* **PROBLEMS**:
- A) Copy out the passage of the PowerShell UTF-8 question between "How do I get" and "output a bit.", inclusive.
- B) List every character or character sequence that the PowerShell UTF-8 question places inside quotation marks.

* **TEXT TO READ**:
§
Search code examples
pythonwindowspowershellencodingutf-8

How do I get UTF-8 to work flawlessly in modern PowerShell on Windows?


I have a C++ program which outputs raw UTF-8 and works flawlessly on Linux, but on Windows shells the output is not as nice. "®" turns into "┬«", "©" turns into "┬⌐", for example. There is also a Python part to the code, which seems to work better when printing to the shell, so I tried to test Python output a bit.
§
* **DATA SEGMENT**:
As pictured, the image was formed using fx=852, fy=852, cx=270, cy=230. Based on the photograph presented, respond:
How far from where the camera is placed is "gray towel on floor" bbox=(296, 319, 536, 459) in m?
§
* **RESPONSES BY TASK**:
- A)
How do I get UTF-8 to work flawlessly in modern PowerShell on Windows?


I have a C++ program which outputs raw UTF-8 and works flawlessly on Linux, but on Windows shells the output is not as nice. "®" turns into "┬«", "©" turns into "┬⌐", for example. There is also a Python part to the code, which seems to work better when printing to the shell, so I tried to test Python output a bit.

- B)
- "®"
- "┬«"
- "©"
- "┬⌐"